La oscuridad es inminente, tanto que no sabía si tenía los ojos abiertos o cerrados.
Me esfuerzo por deshacerme de lo que me ata a la cama, aún cuando todos los intentos son en vano.
Ahora mi cama se convierte en un abismo en el que empiezo a caer, perdiendo todo el control de mi cuerpo.
No puedo ver nada, no encuentro a quién pedirle ayuda y tampoco de dónde sostenerme. Quiero gritar, suplicar, pero sería como hacerlo a la nada.
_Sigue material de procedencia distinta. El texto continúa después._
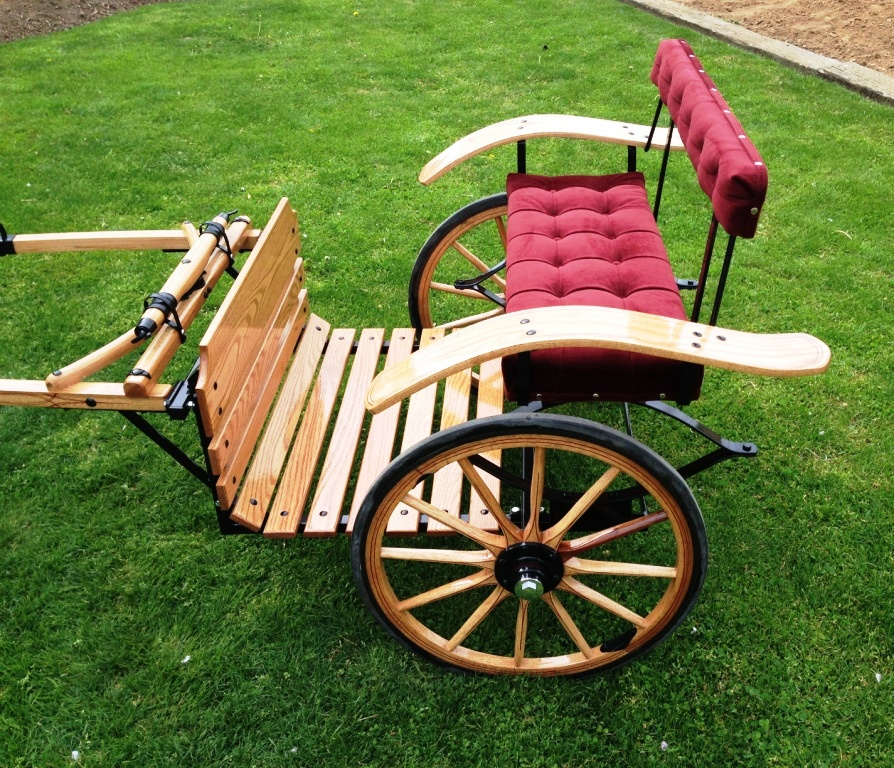 Easy Entry Pony Cart Plans The Best Cart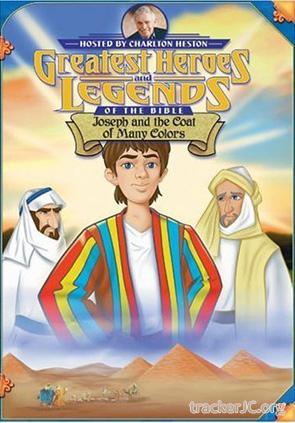 Великие Библейские герои и истории: Иосиф и его разноцветный плащ / Greatest Heroes and Legends of the Bible: Joseph and the Coat of Many Colors (1998) DVDRip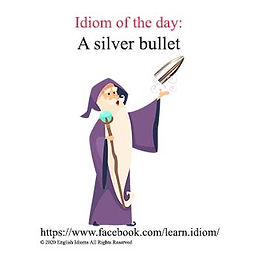 A silver bullet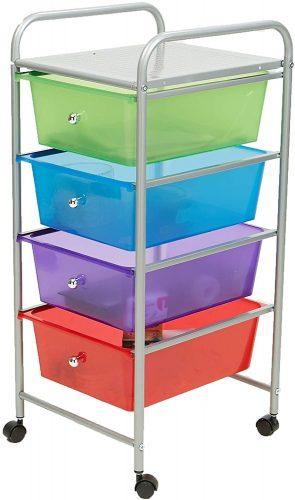 Mind Reader Rolling Storage Cart and Organizer - Plastic Storage Drawers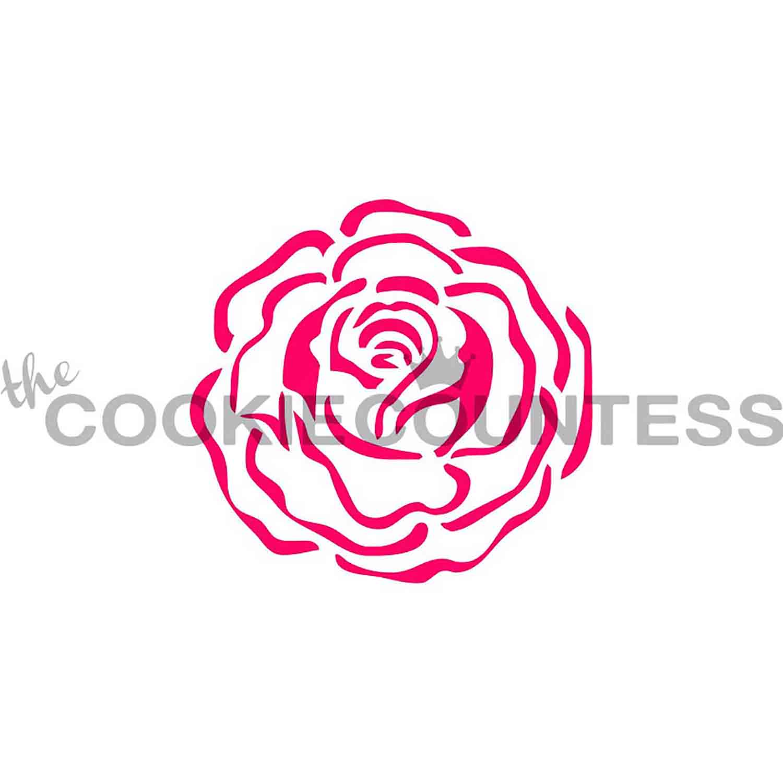 Single Rose Cookie Stencil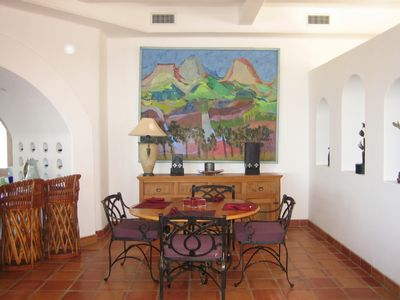 Cabo San Lucas villa rental - Dining Room area now with 6 chairs and ocean view.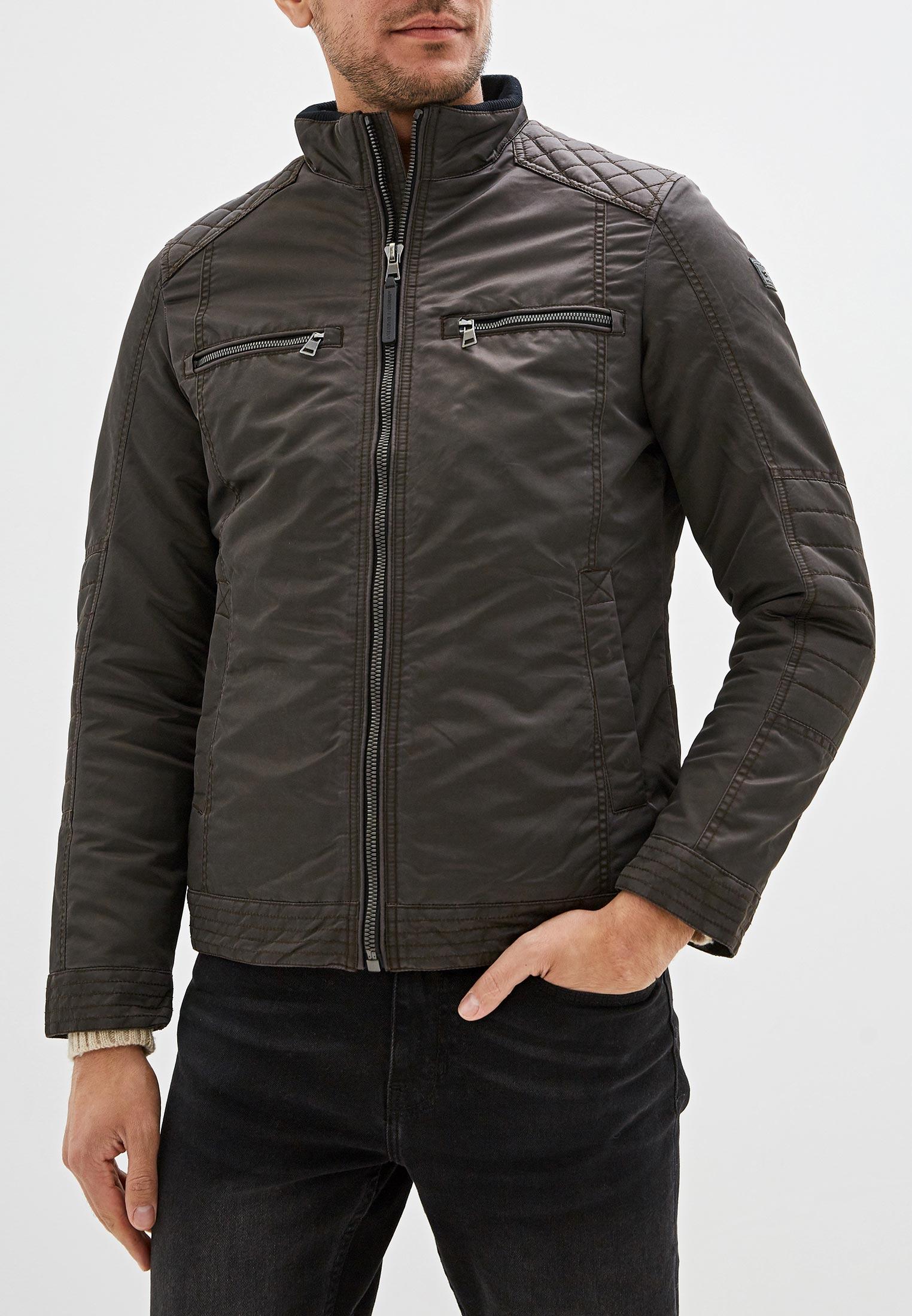 Куртка Tom Tailor (Том Тейлор) 3555321.00.10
Los latidos de mi corazón empiezan a disminuir y la caída aún no finaliza.
Un hálito de luz se filtra entre mis parpados y empiezo a llorar. El deseo de querer detener la caída me oprime el pecho.
El pecho me empieza a arder al notar que la caída llegará a su fin. Sólo pienso en la fuerza del golpe y en si me dolerá.
Recupero el control de mis acciones.
“¡Por favor!” Suplico sin importar si hay alguien escuchando o no.
Al no recibir respuesta sólo cierro mis ojos con fuerza y me preparo para recibir el golpe.
Uno, dos y tr…
Y ahí estaba, sosteniendo mi mano mientras susurraba a mi oído que todo estaba bien, que sólo era una pesadilla.
Fotografía de José Luna.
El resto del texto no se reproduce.